◆ **Work order**: Lines with the word "trap" in them are the ones to copy from the records.

BEGIN Provided data

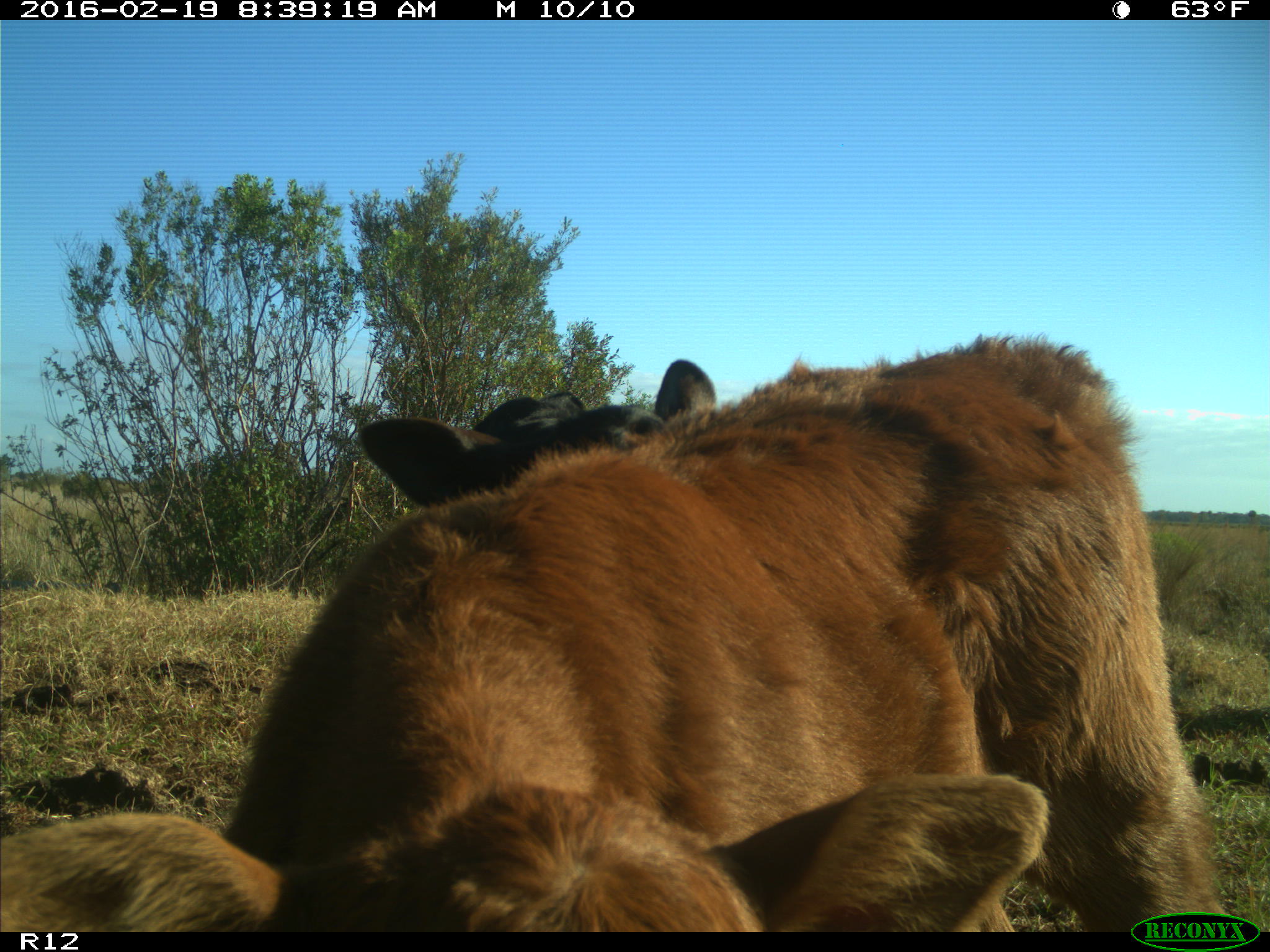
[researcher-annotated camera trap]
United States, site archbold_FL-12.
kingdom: Animalia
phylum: Chordata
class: Mammalia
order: Artiodactyla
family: Bovidae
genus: Bos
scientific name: Bos taurus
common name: domestic cow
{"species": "Bos taurus (domestic cow)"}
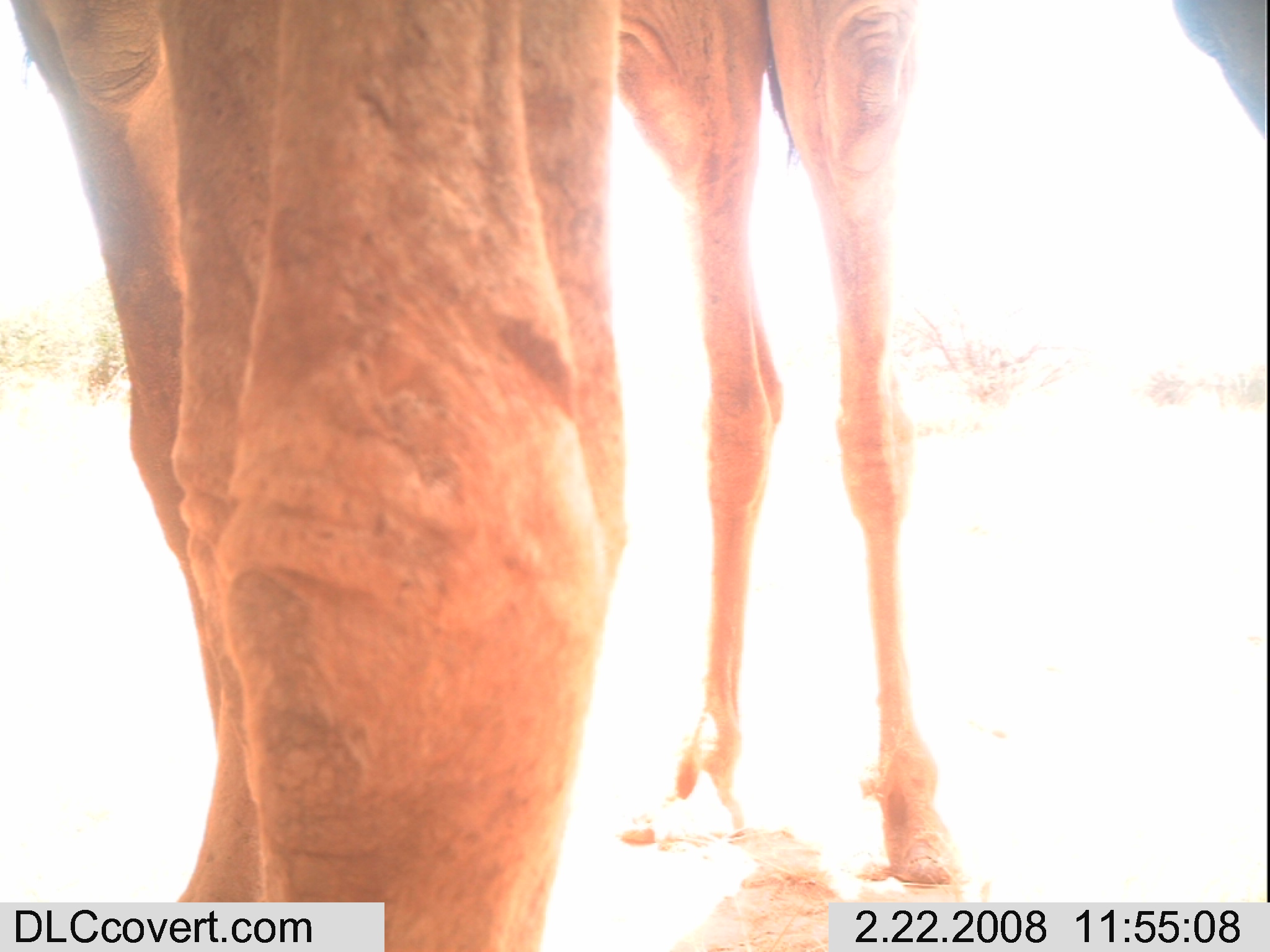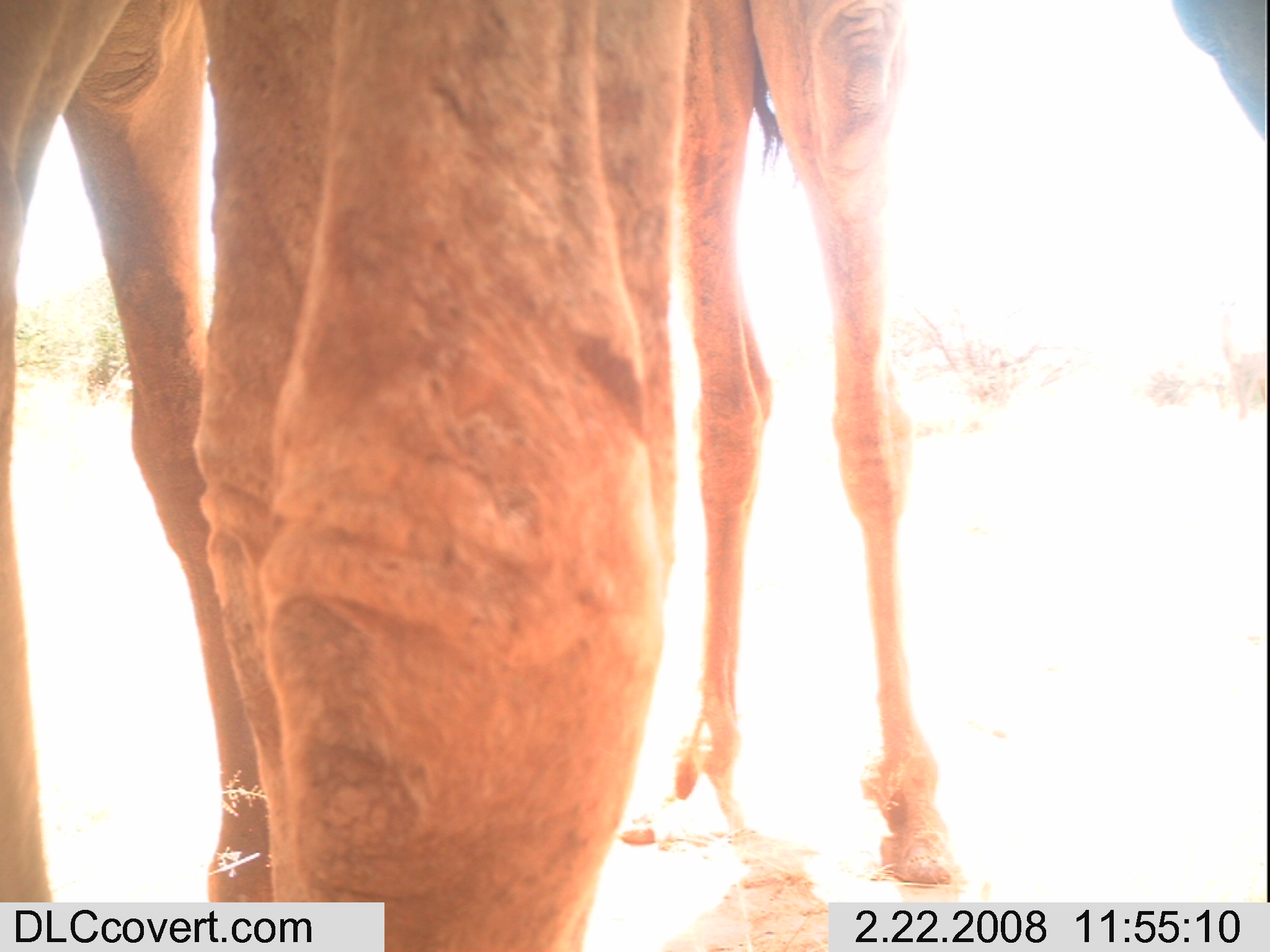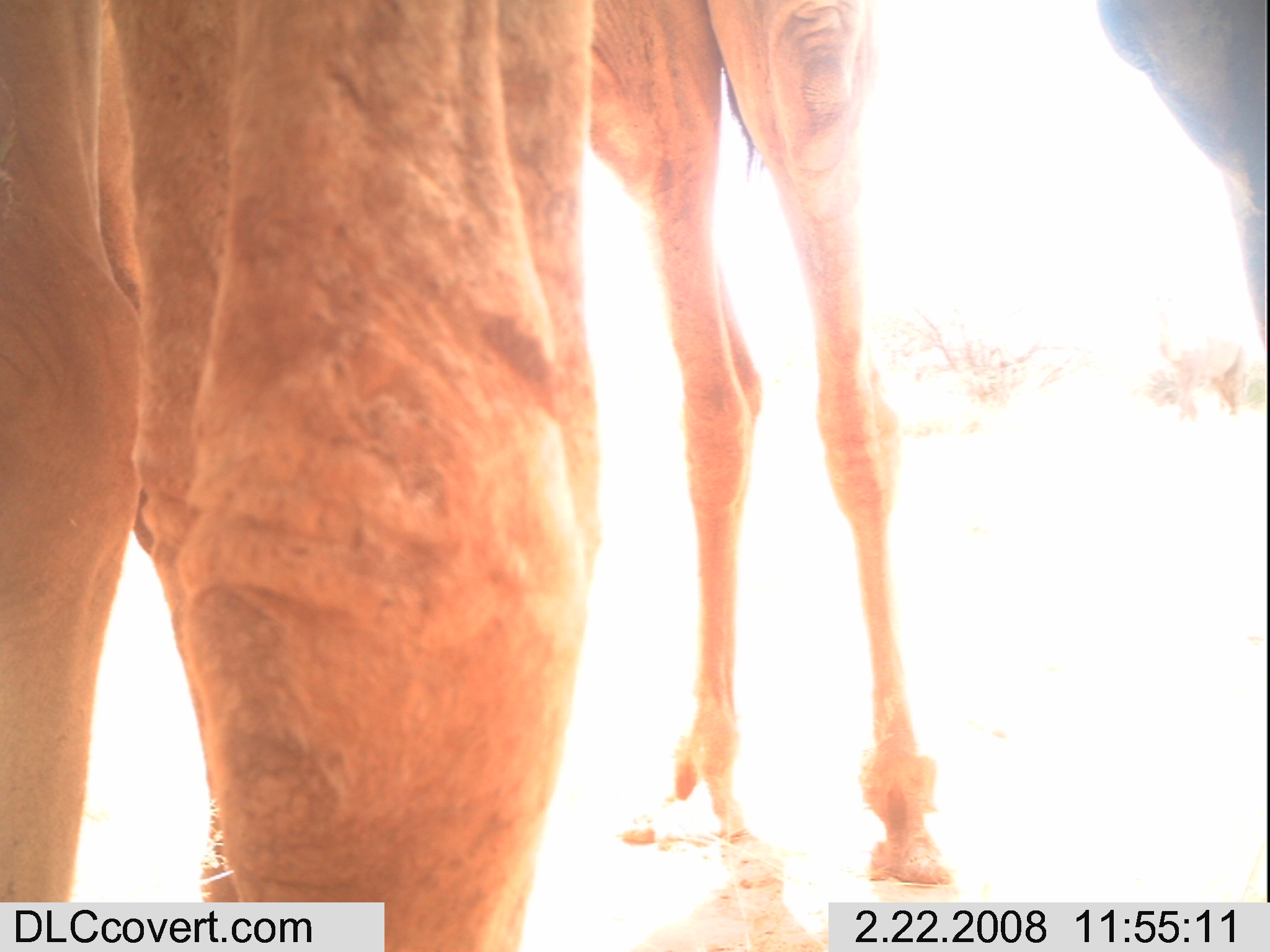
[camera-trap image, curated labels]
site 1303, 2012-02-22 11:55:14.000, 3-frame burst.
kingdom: Animalia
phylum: Chordata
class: Mammalia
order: Artiodactyla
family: Camelidae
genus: Camelus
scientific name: Camelus dromedarius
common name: dromedary camel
Camelus dromedarius (dromedary camel), count 2.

END Provided data

◆ **Output for this task**:
[researcher-annotated camera trap]
[camera-trap image, curated labels]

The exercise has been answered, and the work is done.